Oh my God! You revived the gaffe and Coakley stories! You bastards!
A story in the Boston Globe’s Friday “Capital” section titled Governor’s race and election of dread explained the dread factor in these terms:
He or she who gaffes last may gaffe hardest.
With the governor’s race, both in polls and the private appraisals of campaign strategists, nearing a photo finish, a common theme has cropped up with operatives in both parties during the last few weeks: some variation of “whoever makes the last mistake loses.”
Yes, if Charlie Baker calls Janet Wu “Toots” or Martha Coakley places Tom Brady in a Broncos uniform it could be all over. It could have the same fatal consequences as Elizabeth Warren mangling the Native American story or Mitt Romney opining that 47% of Americans are deadbeats who would never vote for such a dynamic leader. That is to say, gaffes have a negligible impact on campaigns, as I explained in ‘Sweetheart’ of an Idea: Why Game Changing Moments Rarely Change Anything. To repeat what I wrote there:
In The Gamble, the compelling book about the 2012 presidential campaign by political scientists John Sides and Lynn Vavreck, the authors recount a study that showed that media accounts described sixty-eight separate moments as “game changers” in the presidential election. None of them were.
So why do we keep seeing gaffe stories? I guess because political reporters talk to political insiders and “operatives in both parties” and political junkies generally love to obsess over the story of the day, like “sweetheart.”
The Globe raised Coakley’s less than scintillating 2010 performance but nothing like an embarrassing story that appeared in Politico last week, Martha Chokeley: Is the worst candidate in Massachusetts about to lose again? Rather than a serious look at a very close race for the only office that Republicans can actually contest in Massachusetts (remember 1990 – 2006?) the piece contains a series of cheap jokes at Coakley’s expense. So let me say I love journalism and depend on it; but some articles just make my heart sink.

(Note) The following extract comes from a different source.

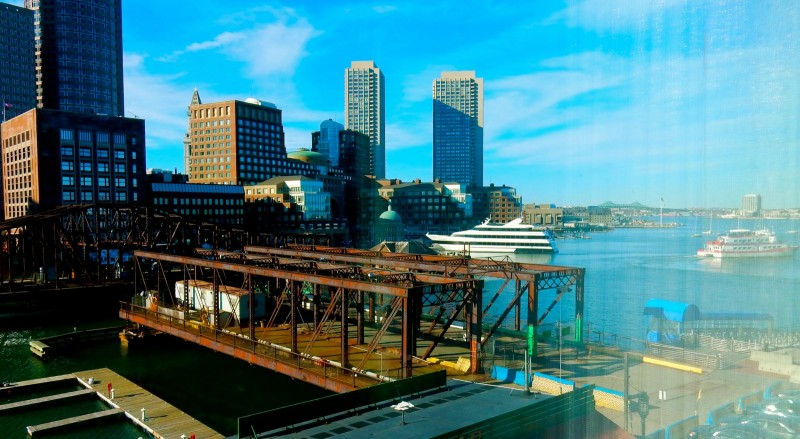 View from Envoy Hotel, Boston MA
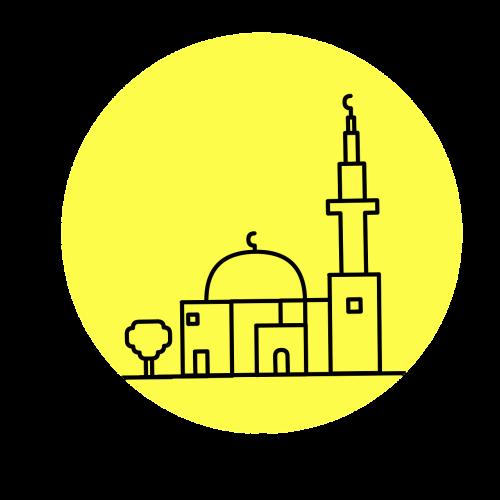 mečetė,Iškirpti,siluetas,minaretas,Artimieji Rytai,pastato išorė,arabiškas stilius,Turkija - Artimieji Rytai,mėlyna mečetė,Islamas,juoda spalva,miestas,kultūros,istanbulas,mergaitės bokštas,vektorius,architektūra,juoda ir balta,fosforas,pastatyta konstrukcija,miesto panorama,kompiuterinė grafika,dizainas,kupolas,Rytų Azijos kultūra,Europa,žinoma vieta,galata bokštas,istorija,tarptautinis orientyras,lauke,kontūrai,panoraminis,religija,dvasingumas,turkų kultūra,baltas fonas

In this case as I told the Politico reporter, and which he graciously included in his story, Coakley didn’t lose that race because she misidentified Curt Schilling as a Yankee. She lost the race most likely because of terribly poor economic conditions for which President Obama and the Democrats had failed to provide relief. I’ve made that argument in The Myth of Martha Coakley’s Mistakes and many times since.
I actually like it when Kenny is revived with each new episode of South Park; but some political stories should die and stay dead.